Verilen görev:
Kuran'da ilim ve bilginin önemini anlatan aşağıdaki metinden, "Gelişmiş Arama" ifadesini içeren sözcüklerle başlayıp "açıklamanızı rica ederim." ile biten bölümü hiç değiştirmeden alıntıla.

Gelişmiş Arama
Ziyaret
14806
Güncellenme Tarihi: 2011/07/19
Soru Özeti
ilim ve bilginin önemliliğine değinen ayetleri açıklar mısınız?
Soru
İlim ve bilgi konusuna değinen ayetleri açıklamanızı rica ederim.
Kısa Cevap

Kuranı kerim saadet ve kemale hidayet ve kılavuzluk yapan bir kitaptır. Hidayet etme konusu da akıl ve ilim yoluyla ancak mümkündür. Bunun dışında hidayetin gerçekleşmesi imkânsızdır. Bu nedenle ilim ve bilgi kuran nezdinde çok önemli bir yere sahiptir. Bu önemlilik o denlidir ki kuranı kerimin bir çok ayetlerinin ilim ve bilginin değerine ve onu elde etmek için gerekli araç ve gereçlerine; tefekkür, tedebbür, teakkul, te’emmul ve.. gibi değindiğini görüyoruz. Yaklaşık kuranın dördünden birisinin bir şekilde ilim, bilgi ve bilime değindiğini görüyoruz. Bu kesinlikle delilsiz ve cihetsiz değildir. Bu acayip bir durumda değildir. Zira peygamber efendimize (s.a.a.) inen ilk ayetler okumak, ilim, bilim ve bilgi hakkındadır: “Oku! Rabbinin adıyla, O öyle bir Rabdir ki (varlığı) yaratı, insanı (da O) alak’tan yaratı. Oku! Ve Rabbin en kirim (herkes den daha ikram eden)dir. O, öyle bir Rabdir ki kalemle öğretmiş. İnsana (da) bilmediği şeyleri öğretti”,(alak, 1-5). Kuranı kerim bunun da ötesine giderek esasen insanın yaratılışı ilim ve bilgiyle yoğrulduğunu söylemektedir. Kuranı kerim bu gerçeğe işaretle şöyle buyurmaktadır: “daha sonra bütün (yaratıkların sırlarını ve varlıkların) isimlerini Âdeme öğretti. Sonra onları meleklere sundu ve şöyle dedi: eğer gerçekten doğru söylüyorsanız bunların isimlerini bana bildiriniz”. (Bakara 30).

Listelenen satırlar:
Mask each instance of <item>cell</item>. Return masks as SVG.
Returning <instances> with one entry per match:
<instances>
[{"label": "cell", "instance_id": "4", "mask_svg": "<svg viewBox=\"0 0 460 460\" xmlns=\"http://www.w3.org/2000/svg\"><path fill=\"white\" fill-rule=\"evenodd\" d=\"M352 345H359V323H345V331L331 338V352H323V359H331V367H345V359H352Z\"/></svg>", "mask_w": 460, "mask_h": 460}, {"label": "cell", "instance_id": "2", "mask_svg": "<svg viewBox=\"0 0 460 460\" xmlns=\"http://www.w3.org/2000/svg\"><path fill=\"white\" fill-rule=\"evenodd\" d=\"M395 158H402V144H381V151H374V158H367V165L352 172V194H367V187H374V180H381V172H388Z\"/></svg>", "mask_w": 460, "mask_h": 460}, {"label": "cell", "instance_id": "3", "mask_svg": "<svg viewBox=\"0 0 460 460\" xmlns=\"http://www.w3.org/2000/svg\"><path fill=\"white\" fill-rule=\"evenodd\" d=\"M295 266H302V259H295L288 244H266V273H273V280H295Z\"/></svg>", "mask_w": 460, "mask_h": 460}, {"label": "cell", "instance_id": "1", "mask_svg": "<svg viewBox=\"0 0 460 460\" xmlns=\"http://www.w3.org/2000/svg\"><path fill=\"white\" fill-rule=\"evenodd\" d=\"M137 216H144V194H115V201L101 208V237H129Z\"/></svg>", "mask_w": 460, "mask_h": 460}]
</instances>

Görev sonucu:
Gelişmiş Arama
Ziyaret
14806
Güncellenme Tarihi: 2011/07/19
Soru Özeti
ilim ve bilginin önemliliğine değinen ayetleri açıklar mısınız?
Soru
İlim ve bilgi konusuna değinen ayetleri açıklamanızı rica ederim.